== SUPPLIED INFORMATION ==
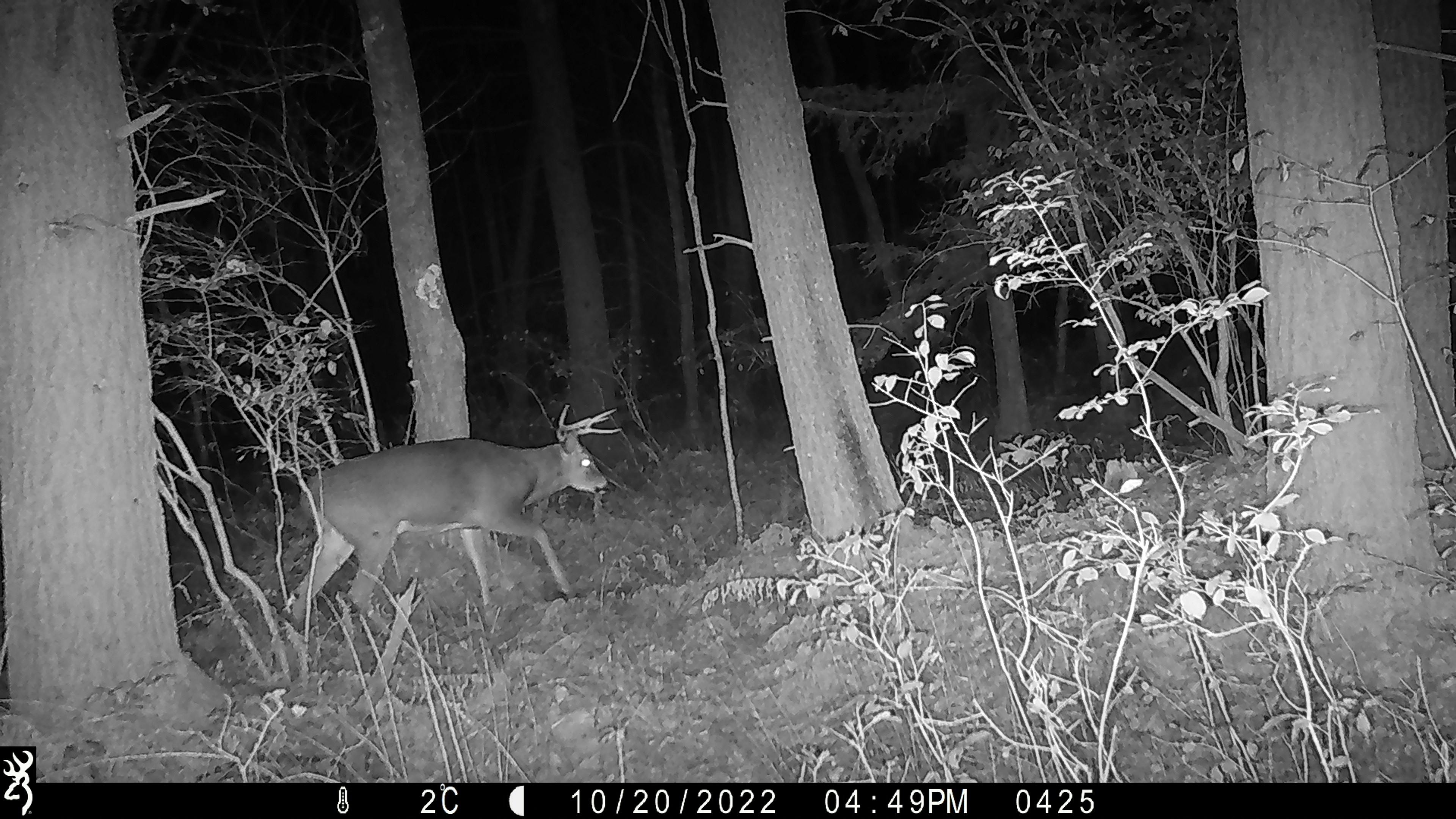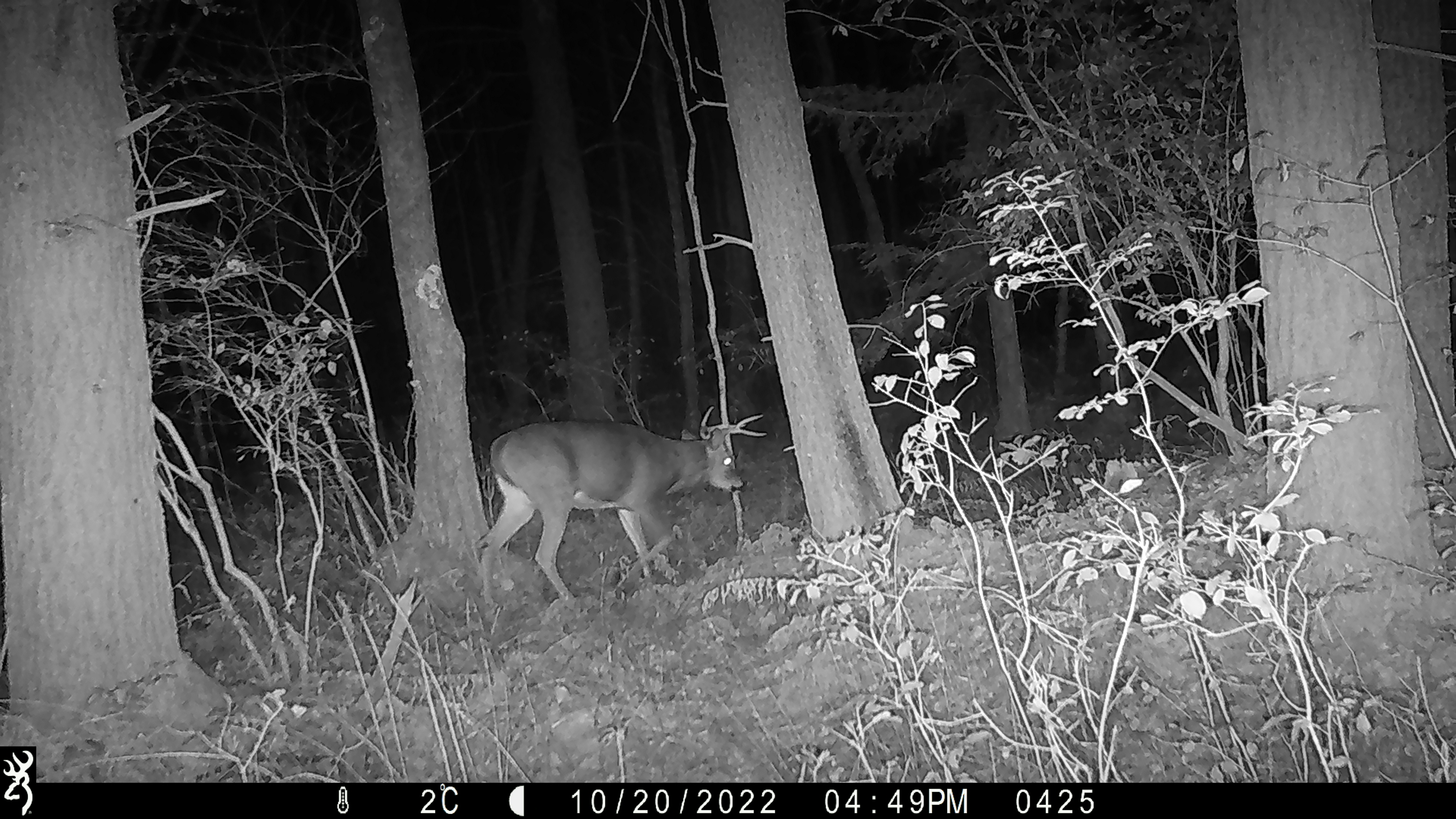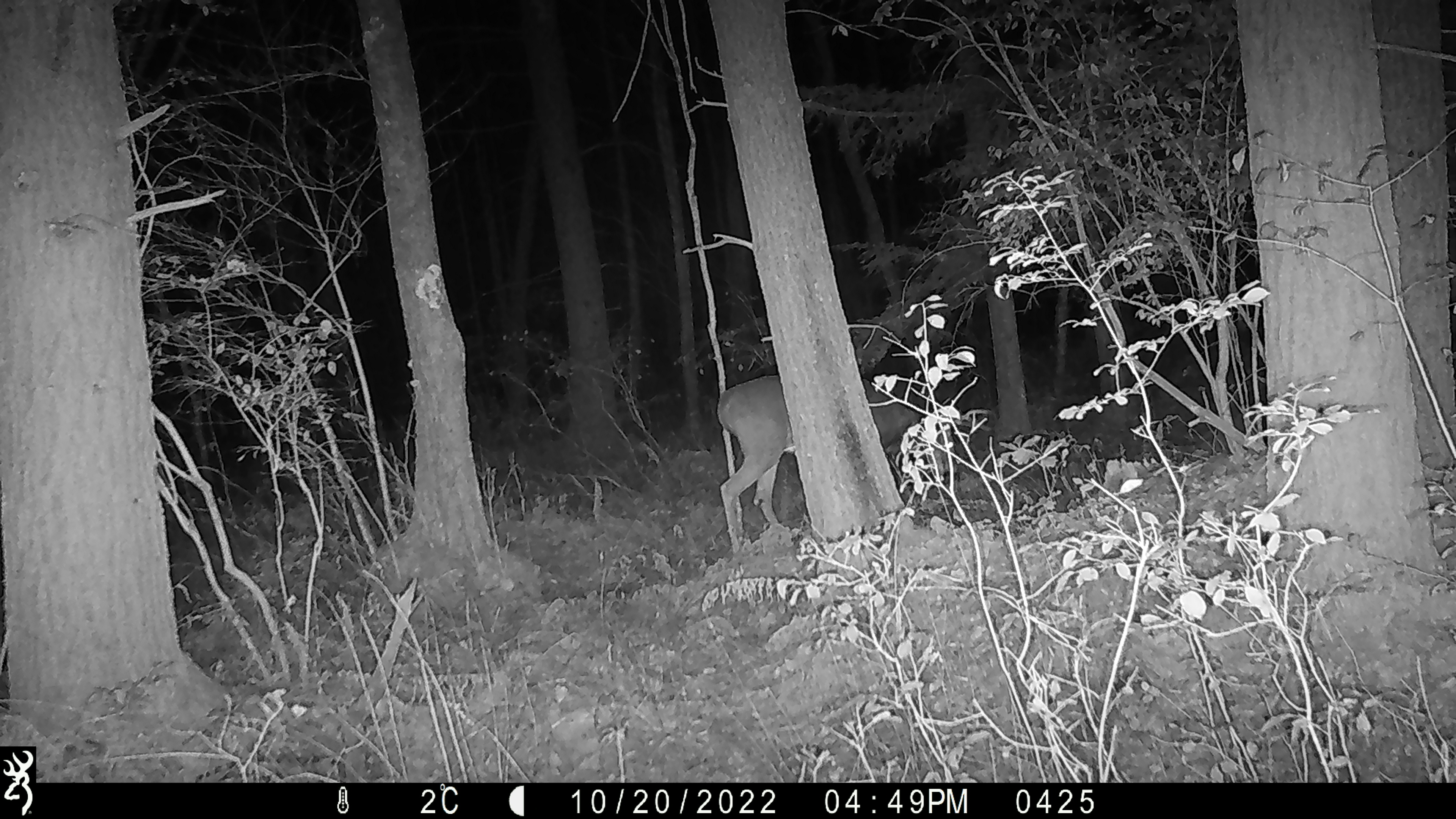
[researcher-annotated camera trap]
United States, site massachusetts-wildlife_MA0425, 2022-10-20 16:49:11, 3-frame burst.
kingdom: Animalia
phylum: Chordata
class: Mammalia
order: Artiodactyla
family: Cervidae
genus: Odocoileus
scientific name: Odocoileus virginianus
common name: white-tailed deer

== WORK ORDER ==
Exact wording is required throughout: write out all the records, but no pictures.

== COMPLETED TASK ==
[researcher-annotated camera trap]
United States, site massachusetts-wildlife_MA0425, 2022-10-20 16:49:11, 3-frame burst.
kingdom: Animalia
phylum: Chordata
class: Mammalia
order: Artiodactyla
family: Cervidae
genus: Odocoileus
scientific name: Odocoileus virginianus
common name: white-tailed deer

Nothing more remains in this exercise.